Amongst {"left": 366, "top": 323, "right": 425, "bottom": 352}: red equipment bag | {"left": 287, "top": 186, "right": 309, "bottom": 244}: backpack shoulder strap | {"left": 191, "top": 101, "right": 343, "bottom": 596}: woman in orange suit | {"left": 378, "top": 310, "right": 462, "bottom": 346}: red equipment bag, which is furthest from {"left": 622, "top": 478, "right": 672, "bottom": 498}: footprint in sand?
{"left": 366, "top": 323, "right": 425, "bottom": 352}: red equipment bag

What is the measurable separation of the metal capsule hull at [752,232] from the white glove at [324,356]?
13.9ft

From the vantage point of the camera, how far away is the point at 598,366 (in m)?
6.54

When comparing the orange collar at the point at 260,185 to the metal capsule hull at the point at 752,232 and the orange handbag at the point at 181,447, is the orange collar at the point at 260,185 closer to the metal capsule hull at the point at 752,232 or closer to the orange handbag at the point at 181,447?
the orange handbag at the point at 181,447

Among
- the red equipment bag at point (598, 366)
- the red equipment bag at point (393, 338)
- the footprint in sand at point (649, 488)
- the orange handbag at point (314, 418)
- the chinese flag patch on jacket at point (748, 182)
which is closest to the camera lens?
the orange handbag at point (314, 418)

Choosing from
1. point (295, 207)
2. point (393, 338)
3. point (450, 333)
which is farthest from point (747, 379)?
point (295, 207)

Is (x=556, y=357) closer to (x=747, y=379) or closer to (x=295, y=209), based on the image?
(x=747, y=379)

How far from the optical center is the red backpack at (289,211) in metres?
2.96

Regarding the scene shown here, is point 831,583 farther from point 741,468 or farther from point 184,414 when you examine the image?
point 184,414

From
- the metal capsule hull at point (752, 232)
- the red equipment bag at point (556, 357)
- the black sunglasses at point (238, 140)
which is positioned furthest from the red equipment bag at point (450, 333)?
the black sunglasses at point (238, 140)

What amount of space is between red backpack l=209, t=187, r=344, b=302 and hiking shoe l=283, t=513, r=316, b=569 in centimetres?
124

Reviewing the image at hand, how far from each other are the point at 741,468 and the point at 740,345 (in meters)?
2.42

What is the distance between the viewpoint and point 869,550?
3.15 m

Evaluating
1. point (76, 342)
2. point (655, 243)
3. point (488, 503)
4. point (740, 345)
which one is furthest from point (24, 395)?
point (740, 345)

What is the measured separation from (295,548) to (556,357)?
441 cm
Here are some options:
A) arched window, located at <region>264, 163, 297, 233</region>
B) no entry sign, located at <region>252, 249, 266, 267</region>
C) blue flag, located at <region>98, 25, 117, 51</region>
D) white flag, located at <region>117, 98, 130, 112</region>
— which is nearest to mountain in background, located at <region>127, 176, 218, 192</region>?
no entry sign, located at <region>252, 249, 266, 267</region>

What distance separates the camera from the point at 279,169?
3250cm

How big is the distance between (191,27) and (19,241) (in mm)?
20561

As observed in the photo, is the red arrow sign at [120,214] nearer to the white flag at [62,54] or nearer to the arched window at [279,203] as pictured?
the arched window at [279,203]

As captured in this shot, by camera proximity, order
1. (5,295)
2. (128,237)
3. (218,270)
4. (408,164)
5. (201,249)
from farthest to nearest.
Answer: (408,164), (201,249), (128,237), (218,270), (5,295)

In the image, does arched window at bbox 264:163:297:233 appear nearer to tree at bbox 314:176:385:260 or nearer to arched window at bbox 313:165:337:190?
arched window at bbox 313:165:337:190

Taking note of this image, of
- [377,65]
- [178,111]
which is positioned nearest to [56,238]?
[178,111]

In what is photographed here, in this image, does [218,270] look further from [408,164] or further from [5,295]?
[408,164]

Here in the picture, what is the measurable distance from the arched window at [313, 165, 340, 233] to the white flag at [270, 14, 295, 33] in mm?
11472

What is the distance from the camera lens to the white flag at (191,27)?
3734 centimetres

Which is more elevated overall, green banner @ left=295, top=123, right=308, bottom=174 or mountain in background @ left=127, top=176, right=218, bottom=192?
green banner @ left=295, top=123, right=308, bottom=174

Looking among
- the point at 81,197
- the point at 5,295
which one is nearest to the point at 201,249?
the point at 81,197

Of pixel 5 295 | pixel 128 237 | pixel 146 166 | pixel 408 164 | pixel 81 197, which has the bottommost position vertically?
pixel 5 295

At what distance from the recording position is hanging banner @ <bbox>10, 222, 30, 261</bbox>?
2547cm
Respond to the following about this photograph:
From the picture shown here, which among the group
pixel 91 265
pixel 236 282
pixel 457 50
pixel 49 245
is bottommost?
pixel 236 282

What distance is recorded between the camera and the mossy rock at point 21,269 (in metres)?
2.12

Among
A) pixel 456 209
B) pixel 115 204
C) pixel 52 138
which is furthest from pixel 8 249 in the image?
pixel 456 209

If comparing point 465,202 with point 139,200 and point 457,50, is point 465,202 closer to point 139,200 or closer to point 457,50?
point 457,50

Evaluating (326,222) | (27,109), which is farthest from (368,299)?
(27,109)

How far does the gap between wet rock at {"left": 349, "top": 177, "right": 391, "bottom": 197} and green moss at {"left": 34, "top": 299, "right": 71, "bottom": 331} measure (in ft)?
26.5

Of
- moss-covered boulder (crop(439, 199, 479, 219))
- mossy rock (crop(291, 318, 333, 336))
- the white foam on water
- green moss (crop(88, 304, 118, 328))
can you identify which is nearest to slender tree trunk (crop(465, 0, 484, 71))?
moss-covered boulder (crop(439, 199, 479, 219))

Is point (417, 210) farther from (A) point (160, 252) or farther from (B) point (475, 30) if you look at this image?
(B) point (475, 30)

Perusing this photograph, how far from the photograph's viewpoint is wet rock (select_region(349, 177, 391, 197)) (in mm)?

**WHAT TO DO**
Copy each line of the data exactly, leaving nothing out.

**FULL ANSWER**
Amongst {"left": 366, "top": 323, "right": 425, "bottom": 352}: red equipment bag | {"left": 287, "top": 186, "right": 309, "bottom": 244}: backpack shoulder strap | {"left": 191, "top": 101, "right": 343, "bottom": 596}: woman in orange suit | {"left": 378, "top": 310, "right": 462, "bottom": 346}: red equipment bag, which is furthest from {"left": 622, "top": 478, "right": 672, "bottom": 498}: footprint in sand?
{"left": 366, "top": 323, "right": 425, "bottom": 352}: red equipment bag

What is the measurable separation of the metal capsule hull at [752,232] from the white glove at [324,356]?
13.9ft

From the vantage point of the camera, how far away is the point at 598,366 (in m)?
6.54

When comparing the orange collar at the point at 260,185 to the metal capsule hull at the point at 752,232 and the orange handbag at the point at 181,447, is the orange collar at the point at 260,185 closer to the metal capsule hull at the point at 752,232 or closer to the orange handbag at the point at 181,447?
the orange handbag at the point at 181,447

Among
- the red equipment bag at point (598, 366)
- the red equipment bag at point (393, 338)
- the footprint in sand at point (649, 488)
- the orange handbag at point (314, 418)
- the chinese flag patch on jacket at point (748, 182)
which is closest to the camera lens?
the orange handbag at point (314, 418)

Choosing from
1. point (295, 207)
2. point (393, 338)
3. point (450, 333)
which is farthest from point (747, 379)?
point (295, 207)

Is (x=556, y=357) closer to (x=747, y=379) or closer to (x=295, y=209), based on the image?
(x=747, y=379)

How far from the optical center is the red backpack at (289,211) in metres?
2.96

Regarding the scene shown here, is point 831,583 farther from point 741,468 or farther from point 184,414 when you examine the image?
point 184,414

From
- the metal capsule hull at point (752, 232)
- the red equipment bag at point (556, 357)
- the black sunglasses at point (238, 140)
which is positioned furthest from the red equipment bag at point (450, 333)?
the black sunglasses at point (238, 140)

What amount of space is between red backpack l=209, t=187, r=344, b=302 and hiking shoe l=283, t=513, r=316, b=569 in centimetres?
124

Reviewing the image at hand, how far from each other are the point at 741,468 and the point at 740,345 (in meters)?
2.42

What is the distance between the viewpoint and point 869,550?
3.15 m

Evaluating
1. point (76, 342)
2. point (655, 243)
3. point (488, 503)
4. point (740, 345)
which one is furthest from point (24, 395)?
point (740, 345)

What is the measured separation from (295,548) to (556,357)?
441 cm
Here are some options:
A) arched window, located at <region>264, 163, 297, 233</region>
B) no entry sign, located at <region>252, 249, 266, 267</region>
C) blue flag, located at <region>98, 25, 117, 51</region>
D) white flag, located at <region>117, 98, 130, 112</region>
— which is nearest to mountain in background, located at <region>127, 176, 218, 192</region>?
no entry sign, located at <region>252, 249, 266, 267</region>

What distance separates the camera from the point at 279,169?
3250cm

How big is the distance between (191,27) and (19,241) (in mm)?
20561

As observed in the photo, is the red arrow sign at [120,214] nearer to the white flag at [62,54] or nearer to the arched window at [279,203] as pictured?
the arched window at [279,203]

As captured in this shot, by camera proximity, order
1. (5,295)
2. (128,237)
3. (218,270)
4. (408,164)
5. (201,249)
from farthest to nearest.
Answer: (408,164), (201,249), (128,237), (218,270), (5,295)

In the image, does arched window at bbox 264:163:297:233 appear nearer to tree at bbox 314:176:385:260 or nearer to arched window at bbox 313:165:337:190?
arched window at bbox 313:165:337:190

Taking note of this image, of
- [377,65]
- [178,111]
which is positioned nearest to [56,238]?
[178,111]

In what is photographed here, in this image, does [218,270] look further from [408,164] or further from [5,295]?
[408,164]

Here in the picture, what is the measurable distance from the arched window at [313, 165, 340, 233] to the white flag at [270, 14, 295, 33] in mm?
11472

What is the distance from the camera lens to the white flag at (191,27)?
3734 centimetres

Which is more elevated overall, green banner @ left=295, top=123, right=308, bottom=174 or mountain in background @ left=127, top=176, right=218, bottom=192?
green banner @ left=295, top=123, right=308, bottom=174

Looking among
- the point at 81,197
- the point at 5,295
which one is nearest to the point at 201,249?
the point at 81,197

Of pixel 5 295 | pixel 128 237 | pixel 146 166 | pixel 408 164 | pixel 81 197, which has the bottommost position vertically?
pixel 5 295

At what distance from the recording position is hanging banner @ <bbox>10, 222, 30, 261</bbox>?
2547cm
Respond to the following about this photograph:
From the picture shown here, which among the group
pixel 91 265
pixel 236 282
pixel 457 50
pixel 49 245
is bottommost?
pixel 236 282

What distance is recorded between the camera and the mossy rock at point 21,269 (in metres)?
2.12

Among
A) pixel 456 209
B) pixel 115 204
C) pixel 52 138
which is furthest from pixel 8 249 in the image?
pixel 456 209

If comparing point 465,202 with point 139,200 and point 457,50, is point 465,202 closer to point 139,200 or closer to point 457,50?
point 457,50

Evaluating (326,222) | (27,109), which is farthest from (368,299)?
(27,109)

How far does the gap between wet rock at {"left": 349, "top": 177, "right": 391, "bottom": 197} and green moss at {"left": 34, "top": 299, "right": 71, "bottom": 331} measure (in ft)?
26.5

Of
- moss-covered boulder (crop(439, 199, 479, 219))
- mossy rock (crop(291, 318, 333, 336))
- the white foam on water
- green moss (crop(88, 304, 118, 328))
can you identify which is nearest to slender tree trunk (crop(465, 0, 484, 71))?
moss-covered boulder (crop(439, 199, 479, 219))

Is point (417, 210) farther from (A) point (160, 252) or farther from (B) point (475, 30) if you look at this image?
(B) point (475, 30)

Perusing this photograph, how far from the photograph's viewpoint is wet rock (select_region(349, 177, 391, 197)) (in mm)?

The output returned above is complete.